Apac maize farmers’ SACCO alerted of counterfeit seeds on market

APAC – Members of Abulomogo Maize Farmers’ SACCO have been cautioned to be cautious of counterfeit seeds supplied by unlicensed companies and distribution agents in the country.

Abulomogo Maize Farmers’ SACCO, formerly called Arocha Farmers’ Group, was formed in 2018. The SACCO, which is located in Kidilani Parish, Chegere Sub-county in Apac district has 2,800 members.

Addressing the SACCO Members on Wednesday during a monitoring visit to the SACCO, James Ongu, the Apac district production coordinator, says that most farmers buy fake seeds from unscrupulous dealers, especially during the planting seasons.

“We are aware that during planting seasons like now, unscrupulous traders take advantage of the farmers who are unable to differentiate between original and counterfeit seeds. We are on high alert and we want to ask you to be keen on the seeds you are purchasing and report individuals trading in uncertified seeds,” Ongu said.

“Don’t fall prey because planting such fake seeds results in low crop productivity and I encourage you to buy certified seeds from licensed dealers to boost income and food security,” he added.
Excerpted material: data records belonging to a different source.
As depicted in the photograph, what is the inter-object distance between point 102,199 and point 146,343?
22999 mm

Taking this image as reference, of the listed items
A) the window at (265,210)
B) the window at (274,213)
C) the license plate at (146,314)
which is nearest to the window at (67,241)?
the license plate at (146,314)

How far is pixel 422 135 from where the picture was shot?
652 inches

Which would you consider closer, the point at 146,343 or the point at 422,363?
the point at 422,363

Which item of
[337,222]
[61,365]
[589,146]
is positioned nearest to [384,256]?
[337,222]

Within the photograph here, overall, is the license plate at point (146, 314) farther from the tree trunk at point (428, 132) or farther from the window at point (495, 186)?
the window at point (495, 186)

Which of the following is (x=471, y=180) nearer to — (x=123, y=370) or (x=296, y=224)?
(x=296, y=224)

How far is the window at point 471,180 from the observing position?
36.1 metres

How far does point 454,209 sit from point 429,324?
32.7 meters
Asante Odongo, Apac district LCV chairman encouraged the SACCO members to address the issue of poor quality harvests by planting their seeds in time and dealing with post-harvest handling challenges in order to boost the marketability of their produce.

“My appeal to you is that you plant your seeds in time. It is necessary that you do a market feasibility study before planting and invest in commercial farming to alleviate poverty,” he said.

Nelson Adeka, the Abulomogo SACCO chairperson advised his members to practice good farming methods like crop rotation to conserve land and boost production.

According to Adeka, the SACCO that depends entirely on farming has grown from 34 members in 2018 to 2,800 members in 2023.

“We started small but we have grown big and we still intend to grow bigger. Our members depend on farming to raise their savings,” he said, adding that the SACCO currently has a loan portfolio of Shs 200 million and intends to grow maize on the large scale.